TEXTAUSZUG »
·····
Wirtschaftliche Zusammenarbeit auf Augenhöhe statt Almosen – nach dieser Devise will die Bundesrepublik künftig ihre Entwicklungszusammenarbeit mit Afrika gestalten. Und damit auch verhindern, dass sich immer mehr junge Afrikaner mangels Perspektiven in ihrer Heimat auf die lebensgefährliche Reise in Schlepperbooten über das Mittelmeer machen. Gefördert werden sollen vor allem Länder, die selbst zu Reformen bereit sind. Tunesien, Elfenbeinküste und Ghana sind die Ersten dieser „Reformchampions“ und damit bevorzugte Partner Deutschlands bei Investitionen in Afrika.
·····
GEGEBENE ANGABEN »
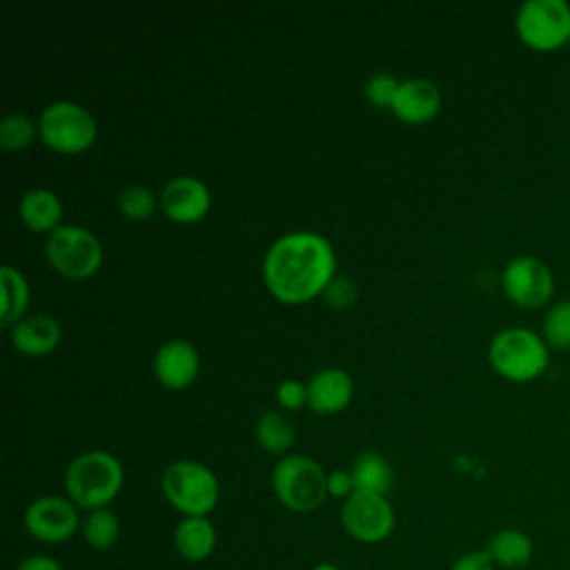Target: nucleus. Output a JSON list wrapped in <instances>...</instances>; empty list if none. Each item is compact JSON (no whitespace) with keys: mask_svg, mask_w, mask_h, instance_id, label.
·····
Setze den Text über die deutsche Entwicklungszusammenarbeit mit Afrika im Anschluss an seinen letzten Satz fort.

ERGEBNIS DER ÜBUNG »
Entwicklungsminister Gerd Müller unterzeichnete mit den Finanzministern der drei Staaten gestern entsprechende Verträge. „Wer den politischen Willen beweist, etwas für sein Land und die Menschen zu bewegen, erhält mehr Unterstützung“, sagte der CSU-Politiker aus Kempten. Konkret heißt das: 300 Millionen Euro zusätzlich investiert das Bundesentwicklungsministerium noch in diesem Jahr, um die Reformchampions etwa beim Ausbau erneuerbarer Energien und der Entwicklung des Finanz- und Bankensektors zu unterstützen. Damit sollen die Rahmenbedingungen für Investoren aus dem In- und Ausland sowie der Zugang von Kleinunternehmern und Gründern zu Krediten verbessert werden. Mittel- und langfristig, so Müller, „geht es um Jobs und die Zukunft für die jungen Menschen in Afrika“. Der Kontinent braucht laut Bundesregierung etwa 20 Millionen zusätzlicher Jobs. Die grassierende Jugendarbeitslosigkeit in weiten Teilen Afrikas ist demnach der Hauptgrund für die massiven Migrationsbewegungen in Richtung Europa.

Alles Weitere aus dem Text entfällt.